Look who’s stalking


I was recently telling John (my husband) about something I’d read in “one of the blogs I’ve been stalking.” To which he replied “it’s usually called ‘reading.'”

Oh, right. I suppose it is. But it’s just that I’m only now getting used to this business of dropping by and getting a glimpse into someone’s life and thoughts, without them knowing. I feel like a voyeur. Here I am, sneaking around behind the bushes (following links). Peaking in windows (clicking on old posts). Eavesdropping on conversations (reading comments). Tiptoeing back in the middle of the night to see if anything’s changed (hitting refresh). Wondering if I’m leaving my footprints in the mud (a residual ip address).

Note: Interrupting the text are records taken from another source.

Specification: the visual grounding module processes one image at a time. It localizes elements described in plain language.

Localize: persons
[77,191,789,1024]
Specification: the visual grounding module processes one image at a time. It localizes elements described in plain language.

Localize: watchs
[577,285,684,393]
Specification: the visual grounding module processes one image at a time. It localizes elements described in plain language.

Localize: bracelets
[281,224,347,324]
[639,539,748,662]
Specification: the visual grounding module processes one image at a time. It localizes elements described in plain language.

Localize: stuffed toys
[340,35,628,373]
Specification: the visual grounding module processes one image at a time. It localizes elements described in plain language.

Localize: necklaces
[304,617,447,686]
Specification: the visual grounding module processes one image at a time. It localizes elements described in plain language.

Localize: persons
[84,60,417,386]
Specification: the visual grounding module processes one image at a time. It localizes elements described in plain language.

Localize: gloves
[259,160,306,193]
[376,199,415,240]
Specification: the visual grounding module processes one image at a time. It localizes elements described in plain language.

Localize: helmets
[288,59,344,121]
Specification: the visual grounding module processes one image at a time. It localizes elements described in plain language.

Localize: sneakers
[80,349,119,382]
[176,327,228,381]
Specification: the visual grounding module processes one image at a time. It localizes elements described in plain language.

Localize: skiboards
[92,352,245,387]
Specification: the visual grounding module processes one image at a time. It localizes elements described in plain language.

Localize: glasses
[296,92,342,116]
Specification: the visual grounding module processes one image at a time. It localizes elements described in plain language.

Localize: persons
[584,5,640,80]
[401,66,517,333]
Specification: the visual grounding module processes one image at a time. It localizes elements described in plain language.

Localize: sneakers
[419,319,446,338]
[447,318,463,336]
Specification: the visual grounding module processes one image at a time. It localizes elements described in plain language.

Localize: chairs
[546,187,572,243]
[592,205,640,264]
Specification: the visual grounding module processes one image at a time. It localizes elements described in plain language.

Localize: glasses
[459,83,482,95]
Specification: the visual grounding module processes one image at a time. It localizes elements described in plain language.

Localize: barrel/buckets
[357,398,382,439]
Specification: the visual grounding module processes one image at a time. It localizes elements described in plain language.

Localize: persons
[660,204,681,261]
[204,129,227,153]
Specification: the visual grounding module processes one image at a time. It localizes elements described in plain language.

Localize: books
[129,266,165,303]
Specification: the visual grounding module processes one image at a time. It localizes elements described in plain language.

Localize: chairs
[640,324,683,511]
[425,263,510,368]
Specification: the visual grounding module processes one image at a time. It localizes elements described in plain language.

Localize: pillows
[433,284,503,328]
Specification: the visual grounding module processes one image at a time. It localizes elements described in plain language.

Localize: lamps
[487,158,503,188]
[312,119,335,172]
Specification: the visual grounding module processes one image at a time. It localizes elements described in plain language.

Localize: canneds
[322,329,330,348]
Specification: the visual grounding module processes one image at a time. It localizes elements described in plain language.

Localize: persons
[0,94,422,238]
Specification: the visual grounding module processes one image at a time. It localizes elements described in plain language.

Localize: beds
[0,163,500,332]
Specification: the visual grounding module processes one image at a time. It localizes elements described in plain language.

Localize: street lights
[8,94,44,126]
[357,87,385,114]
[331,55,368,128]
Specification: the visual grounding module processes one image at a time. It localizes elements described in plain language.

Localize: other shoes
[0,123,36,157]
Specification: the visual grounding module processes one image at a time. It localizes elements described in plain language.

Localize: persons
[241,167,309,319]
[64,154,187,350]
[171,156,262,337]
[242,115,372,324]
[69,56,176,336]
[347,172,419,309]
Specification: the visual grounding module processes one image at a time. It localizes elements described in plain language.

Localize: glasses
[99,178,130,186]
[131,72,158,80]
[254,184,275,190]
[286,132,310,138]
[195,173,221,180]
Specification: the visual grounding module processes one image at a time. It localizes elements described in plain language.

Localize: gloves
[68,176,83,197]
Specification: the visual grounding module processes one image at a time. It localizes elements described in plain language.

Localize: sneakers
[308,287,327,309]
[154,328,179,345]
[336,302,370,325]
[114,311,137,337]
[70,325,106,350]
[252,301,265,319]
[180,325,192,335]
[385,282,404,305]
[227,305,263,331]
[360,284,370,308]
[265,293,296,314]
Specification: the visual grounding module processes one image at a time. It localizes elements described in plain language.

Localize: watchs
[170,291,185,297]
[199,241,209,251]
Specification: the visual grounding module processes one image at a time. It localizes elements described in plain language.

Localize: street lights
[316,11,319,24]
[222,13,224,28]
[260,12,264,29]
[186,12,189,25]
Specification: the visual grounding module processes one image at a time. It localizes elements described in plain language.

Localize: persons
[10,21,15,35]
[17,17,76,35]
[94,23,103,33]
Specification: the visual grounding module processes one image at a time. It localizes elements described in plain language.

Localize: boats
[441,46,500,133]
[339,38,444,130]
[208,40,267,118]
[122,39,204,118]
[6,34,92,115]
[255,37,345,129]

Now that I’m actually writing a blog of my own, and learning more about the whole blogging process, I’ve made the following startling discovery: bloggers intentionally leave the blinds open. They actually generally want other people to read what they’ve written. Even total strangers.

So while I still feel like a stalker, I’ve decided to try to be the sort of stalker who clumsily waves hello. And perhaps who leaves the occasional calling card. (I’m adding to my blogroll…)

6 thoughts on “Look who’s stalking

  1. yeah… one of the neatest things is coming across the blog of someone you knew way back when, in what seems like another life. catching up surreptitiously. (or perhaps not so much, if they’ve left their URL in your comments.) reaching out and commenting.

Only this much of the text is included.